-- Your task --
Only the lines from the line holding "Measuring from the" through the final line of the entries below are to be returned, exactly as they stand.

Scene-based reasoning records
:::

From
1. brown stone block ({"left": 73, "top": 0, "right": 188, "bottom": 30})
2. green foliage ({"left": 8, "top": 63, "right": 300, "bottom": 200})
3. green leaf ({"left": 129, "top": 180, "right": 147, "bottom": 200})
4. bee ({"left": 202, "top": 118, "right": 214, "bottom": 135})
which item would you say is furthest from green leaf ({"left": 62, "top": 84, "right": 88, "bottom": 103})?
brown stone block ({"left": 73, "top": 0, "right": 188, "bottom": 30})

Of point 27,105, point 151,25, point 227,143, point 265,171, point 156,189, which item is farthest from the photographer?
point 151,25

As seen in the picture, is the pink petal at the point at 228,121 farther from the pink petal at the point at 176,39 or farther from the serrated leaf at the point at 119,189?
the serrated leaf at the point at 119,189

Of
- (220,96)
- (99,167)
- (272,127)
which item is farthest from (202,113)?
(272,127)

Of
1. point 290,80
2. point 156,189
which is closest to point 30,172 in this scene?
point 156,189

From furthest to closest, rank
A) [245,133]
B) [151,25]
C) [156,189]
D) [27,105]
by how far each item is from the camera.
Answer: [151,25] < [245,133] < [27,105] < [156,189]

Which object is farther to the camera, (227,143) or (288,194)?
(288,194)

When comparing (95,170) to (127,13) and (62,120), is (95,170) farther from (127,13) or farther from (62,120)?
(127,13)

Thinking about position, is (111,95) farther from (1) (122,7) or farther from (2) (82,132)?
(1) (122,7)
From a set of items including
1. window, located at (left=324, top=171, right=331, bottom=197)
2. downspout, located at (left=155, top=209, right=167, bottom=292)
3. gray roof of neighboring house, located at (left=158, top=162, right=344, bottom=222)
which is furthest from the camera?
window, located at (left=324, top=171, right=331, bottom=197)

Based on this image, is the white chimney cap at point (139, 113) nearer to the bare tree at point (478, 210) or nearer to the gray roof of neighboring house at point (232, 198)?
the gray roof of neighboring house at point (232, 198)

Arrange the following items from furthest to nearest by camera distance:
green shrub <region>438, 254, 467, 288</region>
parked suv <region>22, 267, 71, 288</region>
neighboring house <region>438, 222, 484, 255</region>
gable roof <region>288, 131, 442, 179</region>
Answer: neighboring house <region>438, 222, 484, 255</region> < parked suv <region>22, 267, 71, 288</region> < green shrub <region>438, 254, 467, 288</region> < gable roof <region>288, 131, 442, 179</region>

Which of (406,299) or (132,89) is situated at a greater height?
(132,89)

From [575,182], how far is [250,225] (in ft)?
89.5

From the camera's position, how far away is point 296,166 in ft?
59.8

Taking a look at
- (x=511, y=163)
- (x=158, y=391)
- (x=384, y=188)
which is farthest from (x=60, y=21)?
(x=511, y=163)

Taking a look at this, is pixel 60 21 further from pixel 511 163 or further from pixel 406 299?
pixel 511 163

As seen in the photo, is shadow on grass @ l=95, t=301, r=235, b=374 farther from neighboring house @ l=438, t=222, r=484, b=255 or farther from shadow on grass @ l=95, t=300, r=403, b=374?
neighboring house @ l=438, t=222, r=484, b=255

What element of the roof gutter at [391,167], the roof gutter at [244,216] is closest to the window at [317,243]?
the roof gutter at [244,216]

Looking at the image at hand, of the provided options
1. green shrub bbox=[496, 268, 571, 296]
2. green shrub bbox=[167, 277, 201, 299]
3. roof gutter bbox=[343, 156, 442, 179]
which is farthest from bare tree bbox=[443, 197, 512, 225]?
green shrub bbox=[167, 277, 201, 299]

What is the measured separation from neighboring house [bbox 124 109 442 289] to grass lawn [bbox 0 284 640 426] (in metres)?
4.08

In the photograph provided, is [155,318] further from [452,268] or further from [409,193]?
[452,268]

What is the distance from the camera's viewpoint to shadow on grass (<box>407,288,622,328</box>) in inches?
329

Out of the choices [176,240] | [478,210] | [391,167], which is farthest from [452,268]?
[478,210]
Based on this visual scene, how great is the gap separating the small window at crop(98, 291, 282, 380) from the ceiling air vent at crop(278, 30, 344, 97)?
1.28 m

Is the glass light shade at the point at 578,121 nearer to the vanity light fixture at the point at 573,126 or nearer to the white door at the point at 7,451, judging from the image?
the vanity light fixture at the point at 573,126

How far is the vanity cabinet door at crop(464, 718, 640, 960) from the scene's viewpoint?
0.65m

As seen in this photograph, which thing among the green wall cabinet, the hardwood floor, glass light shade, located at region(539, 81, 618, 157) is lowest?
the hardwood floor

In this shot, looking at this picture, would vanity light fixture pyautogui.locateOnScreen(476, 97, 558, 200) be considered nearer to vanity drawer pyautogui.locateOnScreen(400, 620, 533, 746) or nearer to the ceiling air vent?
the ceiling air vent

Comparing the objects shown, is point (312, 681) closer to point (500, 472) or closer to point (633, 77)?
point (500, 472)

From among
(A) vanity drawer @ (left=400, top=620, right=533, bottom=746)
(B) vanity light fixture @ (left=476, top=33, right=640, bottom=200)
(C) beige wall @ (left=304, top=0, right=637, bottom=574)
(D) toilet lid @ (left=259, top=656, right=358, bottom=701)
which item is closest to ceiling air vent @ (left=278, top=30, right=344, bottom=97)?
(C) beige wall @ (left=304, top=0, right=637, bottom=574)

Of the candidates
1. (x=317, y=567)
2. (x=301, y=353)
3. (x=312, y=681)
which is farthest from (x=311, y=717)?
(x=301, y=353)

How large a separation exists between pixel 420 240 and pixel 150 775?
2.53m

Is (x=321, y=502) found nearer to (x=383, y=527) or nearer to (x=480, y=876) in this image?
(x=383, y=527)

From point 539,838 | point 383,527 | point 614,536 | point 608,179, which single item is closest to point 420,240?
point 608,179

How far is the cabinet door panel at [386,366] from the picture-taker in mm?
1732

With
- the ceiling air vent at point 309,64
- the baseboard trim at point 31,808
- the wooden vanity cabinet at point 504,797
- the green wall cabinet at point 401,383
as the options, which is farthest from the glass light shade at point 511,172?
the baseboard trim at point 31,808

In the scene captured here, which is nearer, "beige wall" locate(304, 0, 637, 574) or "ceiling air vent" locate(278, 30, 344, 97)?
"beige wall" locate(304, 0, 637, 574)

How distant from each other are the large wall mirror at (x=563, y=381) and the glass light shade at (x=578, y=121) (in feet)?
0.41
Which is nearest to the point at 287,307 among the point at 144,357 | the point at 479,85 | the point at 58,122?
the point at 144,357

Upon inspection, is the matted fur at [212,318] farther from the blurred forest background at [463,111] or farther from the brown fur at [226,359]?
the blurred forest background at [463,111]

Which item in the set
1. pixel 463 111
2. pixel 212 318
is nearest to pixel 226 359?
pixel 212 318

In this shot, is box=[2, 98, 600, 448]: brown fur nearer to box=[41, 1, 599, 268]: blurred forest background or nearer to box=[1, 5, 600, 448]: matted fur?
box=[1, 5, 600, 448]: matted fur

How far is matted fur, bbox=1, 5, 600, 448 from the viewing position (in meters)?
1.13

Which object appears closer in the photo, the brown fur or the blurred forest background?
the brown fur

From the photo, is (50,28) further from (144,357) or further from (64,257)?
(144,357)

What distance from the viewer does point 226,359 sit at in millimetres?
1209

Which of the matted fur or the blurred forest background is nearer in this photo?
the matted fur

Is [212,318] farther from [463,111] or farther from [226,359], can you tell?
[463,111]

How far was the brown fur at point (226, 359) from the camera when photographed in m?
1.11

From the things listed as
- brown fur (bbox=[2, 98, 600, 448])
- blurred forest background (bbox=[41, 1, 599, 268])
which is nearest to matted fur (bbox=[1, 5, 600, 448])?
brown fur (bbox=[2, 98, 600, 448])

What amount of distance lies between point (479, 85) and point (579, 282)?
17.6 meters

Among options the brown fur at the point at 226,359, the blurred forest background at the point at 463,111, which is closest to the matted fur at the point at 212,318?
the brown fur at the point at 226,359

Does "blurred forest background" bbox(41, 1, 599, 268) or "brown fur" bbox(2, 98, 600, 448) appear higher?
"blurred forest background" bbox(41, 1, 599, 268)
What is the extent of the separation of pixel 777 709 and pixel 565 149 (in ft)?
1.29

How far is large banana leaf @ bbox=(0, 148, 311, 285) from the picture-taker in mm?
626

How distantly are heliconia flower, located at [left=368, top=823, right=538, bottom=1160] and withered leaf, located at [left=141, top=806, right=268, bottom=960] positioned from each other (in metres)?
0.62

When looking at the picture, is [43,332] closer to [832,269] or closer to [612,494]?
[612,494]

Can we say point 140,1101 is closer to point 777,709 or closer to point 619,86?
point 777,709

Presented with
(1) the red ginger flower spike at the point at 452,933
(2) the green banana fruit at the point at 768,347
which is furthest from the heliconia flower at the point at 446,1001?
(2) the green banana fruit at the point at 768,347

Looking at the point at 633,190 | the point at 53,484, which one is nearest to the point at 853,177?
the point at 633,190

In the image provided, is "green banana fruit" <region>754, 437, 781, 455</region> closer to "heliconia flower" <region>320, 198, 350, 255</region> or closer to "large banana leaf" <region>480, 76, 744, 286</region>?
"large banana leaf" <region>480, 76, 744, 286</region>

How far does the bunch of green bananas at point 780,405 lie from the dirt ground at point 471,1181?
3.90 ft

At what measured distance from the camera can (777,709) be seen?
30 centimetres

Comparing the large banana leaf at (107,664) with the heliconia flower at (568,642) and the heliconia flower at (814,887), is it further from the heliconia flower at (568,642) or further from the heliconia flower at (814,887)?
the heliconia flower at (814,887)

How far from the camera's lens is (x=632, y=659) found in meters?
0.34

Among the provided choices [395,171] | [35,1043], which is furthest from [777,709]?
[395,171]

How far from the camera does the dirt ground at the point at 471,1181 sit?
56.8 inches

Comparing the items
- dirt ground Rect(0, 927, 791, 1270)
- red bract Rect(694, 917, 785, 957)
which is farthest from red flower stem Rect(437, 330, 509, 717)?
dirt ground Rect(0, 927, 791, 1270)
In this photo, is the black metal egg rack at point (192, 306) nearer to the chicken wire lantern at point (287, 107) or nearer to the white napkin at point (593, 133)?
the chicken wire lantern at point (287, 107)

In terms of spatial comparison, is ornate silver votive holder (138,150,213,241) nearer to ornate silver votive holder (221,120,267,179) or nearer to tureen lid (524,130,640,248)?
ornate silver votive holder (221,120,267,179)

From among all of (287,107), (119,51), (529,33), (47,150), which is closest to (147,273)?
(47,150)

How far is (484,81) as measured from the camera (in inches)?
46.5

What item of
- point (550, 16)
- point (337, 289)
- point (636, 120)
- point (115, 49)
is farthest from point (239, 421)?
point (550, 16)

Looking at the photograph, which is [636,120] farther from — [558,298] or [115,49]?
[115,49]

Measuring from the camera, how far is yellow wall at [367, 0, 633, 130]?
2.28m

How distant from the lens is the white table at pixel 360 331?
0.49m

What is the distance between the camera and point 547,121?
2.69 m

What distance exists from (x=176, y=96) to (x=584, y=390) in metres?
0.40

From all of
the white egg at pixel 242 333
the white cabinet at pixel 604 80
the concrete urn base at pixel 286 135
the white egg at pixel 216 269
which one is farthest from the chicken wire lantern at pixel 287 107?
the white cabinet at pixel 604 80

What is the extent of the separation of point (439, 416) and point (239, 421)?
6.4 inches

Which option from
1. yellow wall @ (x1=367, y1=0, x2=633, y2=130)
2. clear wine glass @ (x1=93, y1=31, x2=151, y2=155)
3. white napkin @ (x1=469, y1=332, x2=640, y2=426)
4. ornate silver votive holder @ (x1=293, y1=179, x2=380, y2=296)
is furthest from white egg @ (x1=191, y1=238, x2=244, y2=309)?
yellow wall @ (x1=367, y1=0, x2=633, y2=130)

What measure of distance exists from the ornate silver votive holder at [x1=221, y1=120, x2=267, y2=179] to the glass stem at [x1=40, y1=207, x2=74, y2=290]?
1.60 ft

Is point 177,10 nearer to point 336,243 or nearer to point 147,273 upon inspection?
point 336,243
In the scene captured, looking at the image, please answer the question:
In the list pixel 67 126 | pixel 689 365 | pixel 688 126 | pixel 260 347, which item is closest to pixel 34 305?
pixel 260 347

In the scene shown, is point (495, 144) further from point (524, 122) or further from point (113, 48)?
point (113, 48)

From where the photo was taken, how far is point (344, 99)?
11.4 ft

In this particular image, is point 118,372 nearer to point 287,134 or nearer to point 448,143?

:::

-- Finished task --
Measuring from the camera, how far is yellow wall at [367, 0, 633, 130]?
2.28m

How distant from the lens is the white table at pixel 360 331?
0.49m

What is the distance between the camera and point 547,121?
2.69 m

What distance exists from (x=176, y=96) to (x=584, y=390) in metres?
0.40

From all of
the white egg at pixel 242 333
the white cabinet at pixel 604 80
the concrete urn base at pixel 286 135
the white egg at pixel 216 269
which one is farthest from the chicken wire lantern at pixel 287 107?
the white cabinet at pixel 604 80

What is the extent of the separation of point (439, 416) and point (239, 421)?
6.4 inches

Which option from
1. yellow wall @ (x1=367, y1=0, x2=633, y2=130)
2. clear wine glass @ (x1=93, y1=31, x2=151, y2=155)
3. white napkin @ (x1=469, y1=332, x2=640, y2=426)
4. ornate silver votive holder @ (x1=293, y1=179, x2=380, y2=296)
is furthest from white egg @ (x1=191, y1=238, x2=244, y2=309)?
yellow wall @ (x1=367, y1=0, x2=633, y2=130)

What measure of distance exists from the ornate silver votive holder at [x1=221, y1=120, x2=267, y2=179] to the glass stem at [x1=40, y1=207, x2=74, y2=290]?
1.60 ft

Is point 177,10 nearer to point 336,243 or nearer to point 147,273 upon inspection?
point 336,243
In the scene captured, looking at the image, please answer the question:
In the list pixel 67 126 | pixel 689 365 | pixel 688 126 | pixel 260 347, which item is closest to pixel 34 305?
pixel 260 347

In the scene shown, is point (495, 144) further from point (524, 122) or further from point (113, 48)?
point (113, 48)

From where the photo was taken, how far is point (344, 99)?
11.4 ft

In this particular image, is point 118,372 nearer to point 287,134 or nearer to point 448,143?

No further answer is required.